The ephemeral nature of chats turns out to be potentially much more practically secure than email, at least if you do it right.
Skype, however, does not do it right; rather, it is an NSA honeypot, and not even an especially usable one.
There are attempts to do it right below as regards confidentiality, but refer also of course to the problem of jurisdiction.
Trumping end to end encryption
Currently, the NSA can tap into a broad range of communications, but have no means to compel communications to be in a form they can monitor. This is likely to change; after all, they will need to be able to hunt down those involved in, or providing support to, terrorist groups like Black Lives Matter and Friends Of The Earth, not to mention the President’s extensive list of enemies. As such, it is quite likely that, at some point during Trump’s first year, end-to-end encrypted messaging systems will be required to provide real-time plaintext to the security services. (Things have already been moving slowly in this direction, and will only accelerate under a president who has expressed admiration for autocrats and a brutishly Hobbesian view of how power works.)
Similar laws are already in force in more established autocracies such as Russia and Turkey.
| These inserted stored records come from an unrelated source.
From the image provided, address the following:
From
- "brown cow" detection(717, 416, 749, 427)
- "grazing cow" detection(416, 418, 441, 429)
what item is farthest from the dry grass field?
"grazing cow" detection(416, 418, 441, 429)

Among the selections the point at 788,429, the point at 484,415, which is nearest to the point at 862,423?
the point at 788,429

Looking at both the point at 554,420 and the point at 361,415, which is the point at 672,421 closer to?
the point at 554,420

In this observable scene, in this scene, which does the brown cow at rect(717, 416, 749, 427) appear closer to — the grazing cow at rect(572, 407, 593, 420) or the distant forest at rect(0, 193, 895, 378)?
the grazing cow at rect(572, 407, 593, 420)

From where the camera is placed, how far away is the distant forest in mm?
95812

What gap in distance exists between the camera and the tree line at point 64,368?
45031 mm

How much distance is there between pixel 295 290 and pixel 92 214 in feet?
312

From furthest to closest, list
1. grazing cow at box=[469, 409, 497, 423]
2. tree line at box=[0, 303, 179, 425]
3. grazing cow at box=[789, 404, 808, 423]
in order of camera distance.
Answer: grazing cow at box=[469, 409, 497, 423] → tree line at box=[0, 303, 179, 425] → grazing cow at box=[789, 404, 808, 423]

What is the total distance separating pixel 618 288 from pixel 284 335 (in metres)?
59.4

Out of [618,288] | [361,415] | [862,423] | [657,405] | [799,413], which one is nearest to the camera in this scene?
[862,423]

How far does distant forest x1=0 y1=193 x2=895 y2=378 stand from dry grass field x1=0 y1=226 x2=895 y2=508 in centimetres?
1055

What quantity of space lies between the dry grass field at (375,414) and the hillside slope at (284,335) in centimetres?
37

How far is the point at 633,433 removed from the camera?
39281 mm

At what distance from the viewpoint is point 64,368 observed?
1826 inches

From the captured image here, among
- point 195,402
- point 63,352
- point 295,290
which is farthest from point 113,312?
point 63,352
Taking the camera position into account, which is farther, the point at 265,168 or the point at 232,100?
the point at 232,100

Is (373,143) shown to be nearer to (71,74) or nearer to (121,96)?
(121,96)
The difference is that American companies, subject to American law, provide many of the communications systems used worldwide, such as Apple iMessage, WhatsApp and Signal. These are likely to be compelled to provide the US homeland-security authorities with the plaintext of all messages coming through them, in real time, and to make whatever changes are necessary to their architecture to achieve this.
With iMessage, this would be theoretically easy to do. iMessage messages are encrypted from end to end, so Apple have no means of reading them, but each message is encrypted several times with the public keys of each of the recipients’ devices (i.e., if you’re sending one to someone with an iPhone and an iPad, your iMessage client will encrypt it with the public keys of both of their devices). Once they are legally compelled to do so, Apple could just quietly add an extra key, whose private key is held by the NSA iMessage ingestion gateway. Given that the entire iMessage system is closed-source and completely under Apple’s control, Apple could push this to all users, without worrying about rogue clients that feed the NSA junk.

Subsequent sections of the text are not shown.